Pour un Traité de coopération avec l’Union européenne
Longtemps, le Conseil de l’Europe et l’Union européenne se sont ignorés. A tort, car tous deux sont complémentaires et ont vocation à devenir des partenaires privilégiés. Cette situation a évolué avec le Mémorandum de 2007, qu’il faut désormais porter plus loin au regard des enjeux actuels et à venir. Il est urgent de mener à bien l’adhésion de l’Union à la Convention européenne des droits de l’homme, qui fera faire à la protection des droits de l’homme en Europe un dernier pas encore nécessaire. Et il faudrait y ajouter aussi l’adhésion de l’Union à la Charte sociale européenne, au bénéfice du système de protection des droits économiques et sociaux. L’essentiel est de partir de l’esprit du rapport Juncker de 2006, de traquer tous les doublons entre le Conseil de l’Europe et l’Union européenne, et de positionner le Conseil de l’Europe comme l’organisation de référence sur les droits de l’homme en Europe, en partenariat avec l’Union. C’est d’une nouvelle étape et d’un Traité de coopération en bonne et due forme entre les deux organisations dont il est besoin. Outre l’adhésion à la Convention européenne des droits de l’homme et à la Charte sociale, ce Traité pourrait aussi envisager les coopérations suivantes le soutien à la consolidation de la démocratie, de l’Etat de droit et des droits de l’homme dans les Etats candidats à l’Union européenne, mobilisant aux fins d’évaluation et de conseil les services de la Commissaire aux droits de l’homme et les différents organes de suivi du Conseil de l’Europe, en particulier la Commission de Venise, l’ECRI et le CPT.

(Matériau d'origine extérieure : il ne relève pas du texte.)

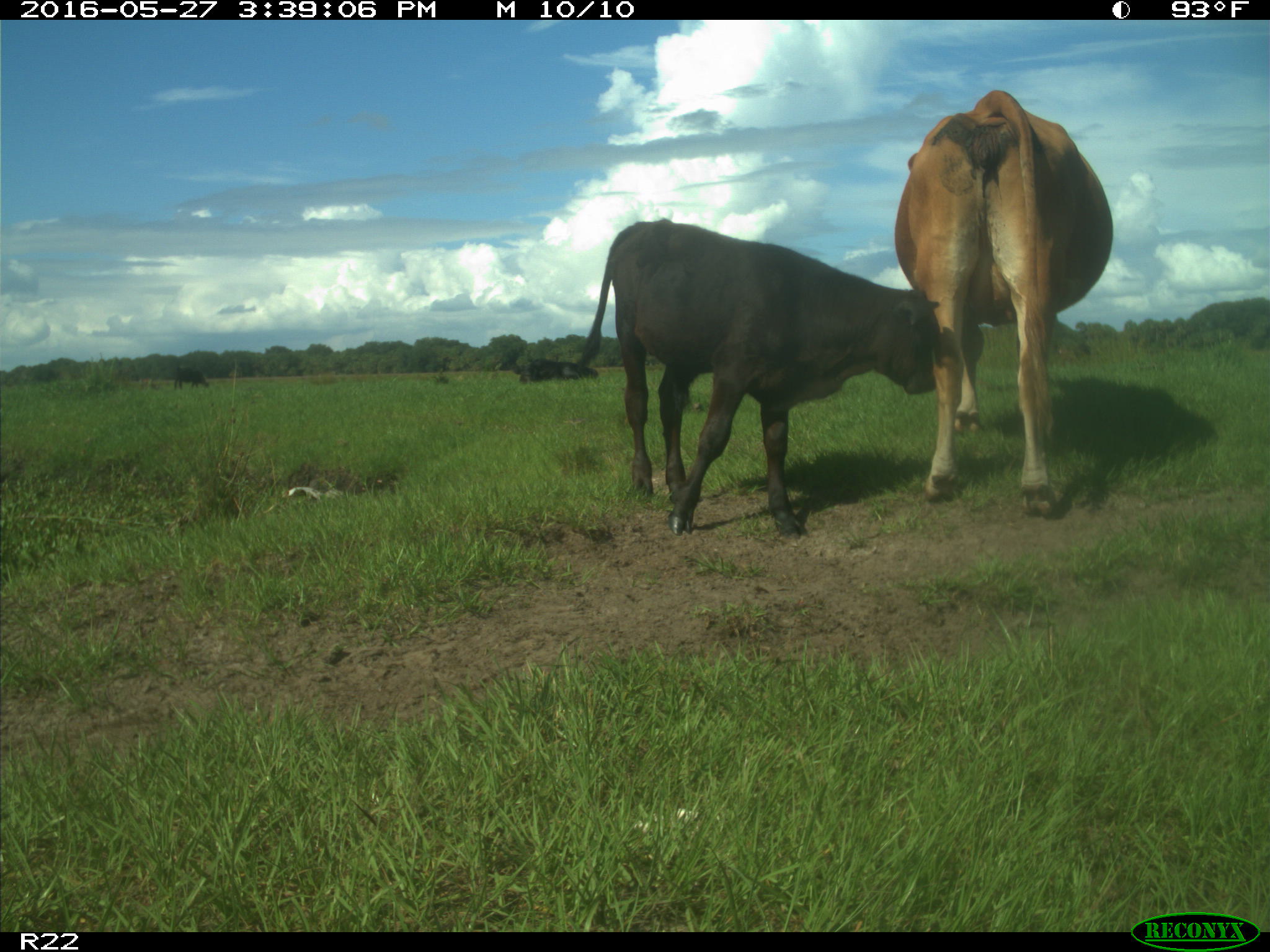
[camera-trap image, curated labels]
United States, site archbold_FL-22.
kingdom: Animalia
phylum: Chordata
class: Mammalia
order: Artiodactyla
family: Bovidae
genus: Bos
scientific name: Bos taurus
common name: domestic cow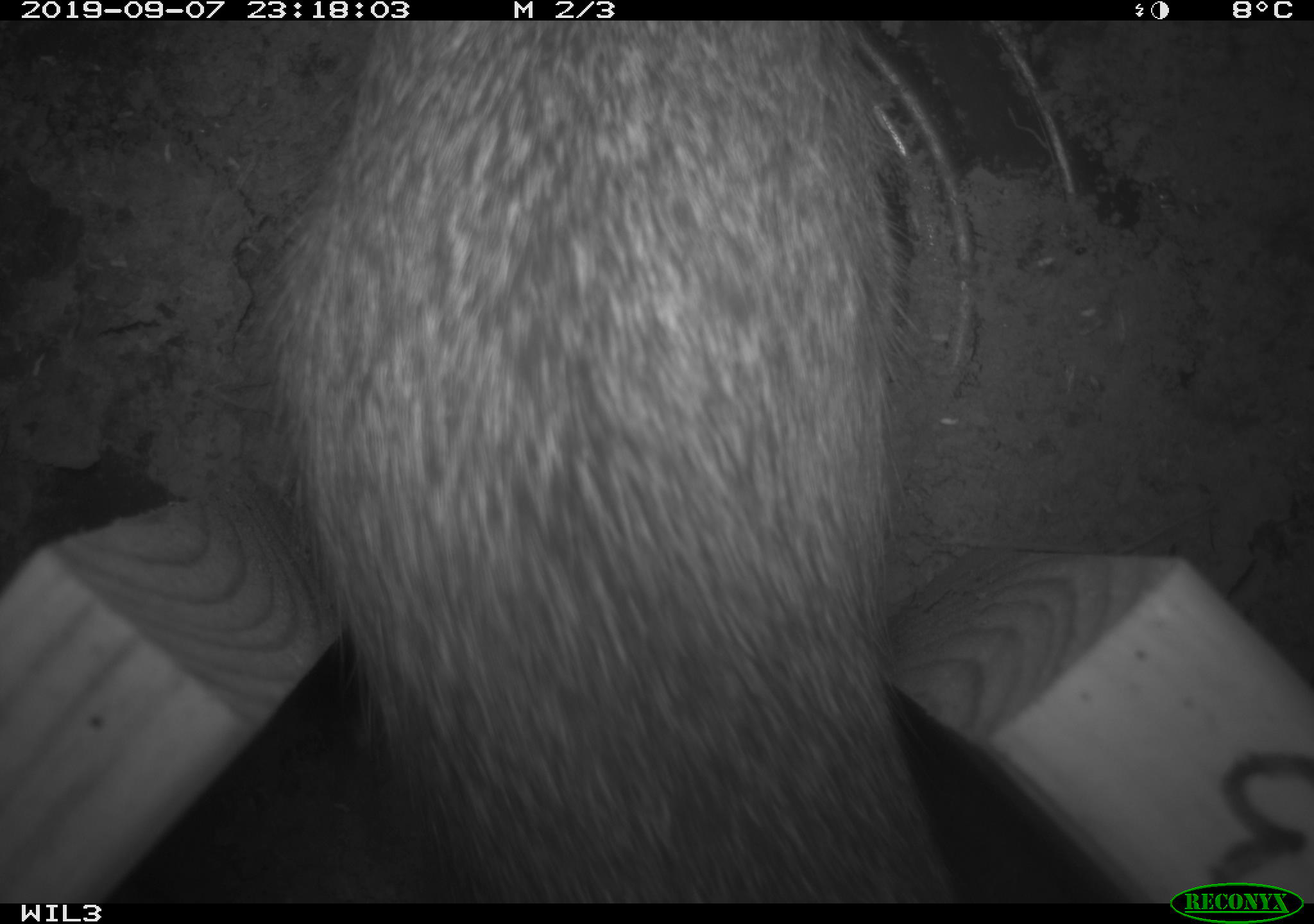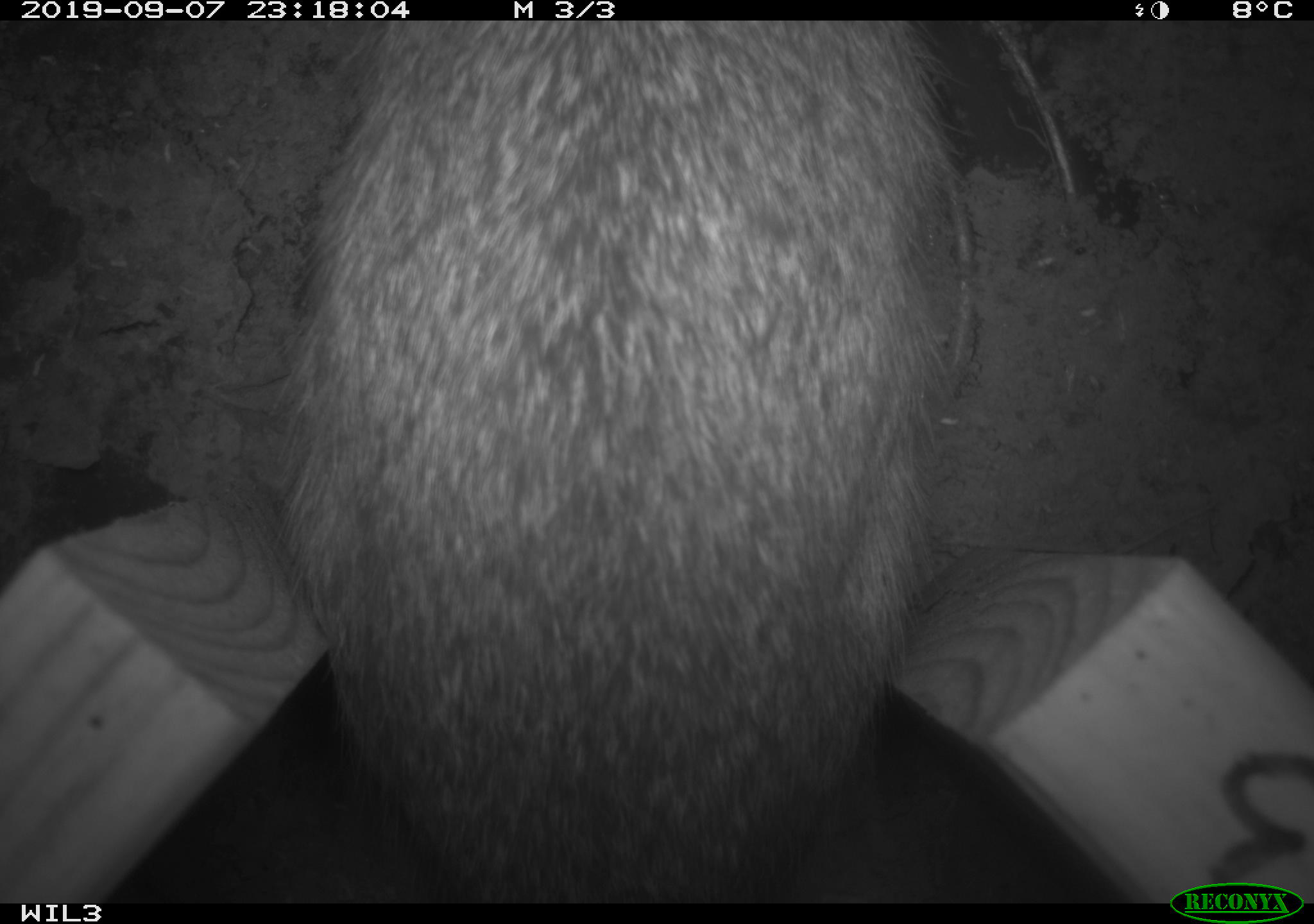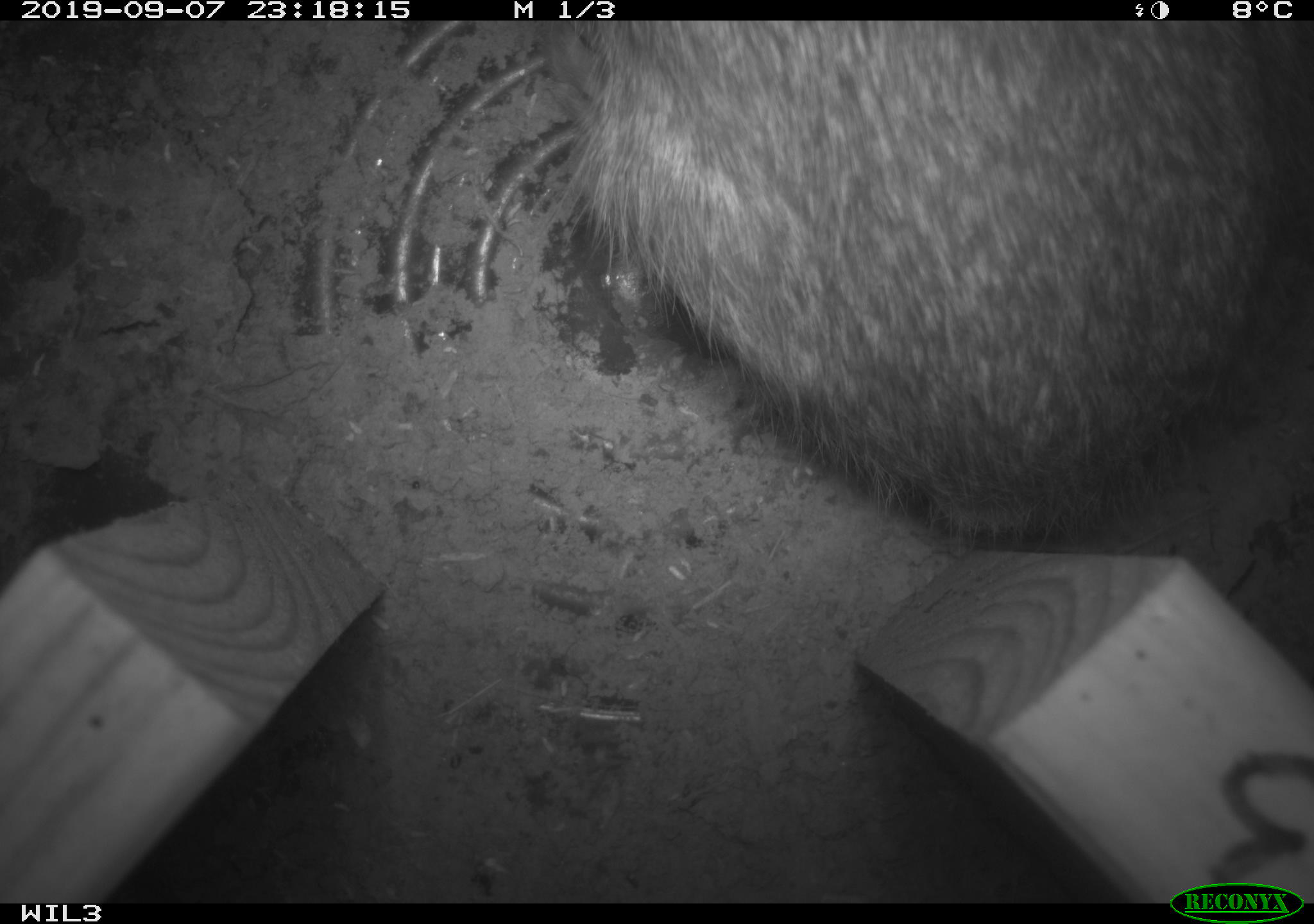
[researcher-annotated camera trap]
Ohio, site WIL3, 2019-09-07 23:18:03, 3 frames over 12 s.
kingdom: Animalia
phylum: Chordata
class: Mammalia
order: Lagomorpha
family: Leporidae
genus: Sylvilagus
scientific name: Sylvilagus floridanus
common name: eastern cottontail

Voilà les quelques idées et propositions que j’ai développées le mois passé à l’attention des autorités françaises. Je crois à l’actualité du Conseil de l’Europe, à sa capacité de jouer un rôle essentiel face aux bouleversements de l’Europe et du monde, face à la crise de la démocratie, en réponse aussi aux envies de démocratie participative et de développement du débat public qui s’expriment largement en Europe. Le 4eme sommet des chefs d’Etat et de gouvernement vient pour cela à point nommé. J’espère qu’il aboutira à des décisions solides et claires, donnant à cette magnifique organisation – et aux milliers de personnes dévouées qui y travaillent chaque jour – toute la place qui lui revient au cœur de la construction européenne. Il ne faut pas opposer l’Europe de l’économie et celle des droits, l’Europe de la défense et celle des libertés. Il n’y a qu’une seule Europe et c’est la nôtre. L’Europe sera ce que nous en ferons, nous tous, citoyennes et citoyens. Je ne vais plus à Strasbourg et je regrette ces belles années passées à agir dans l’Hémicycle du Palais de l’Europe. Je n’ai pas abdiqué cependant l’idée de partager des idées et des convictions, celle peut-être de servir à nouveau. Il y a tant à faire ensemble pour l’Europe, la démocratie, la liberté et le droit.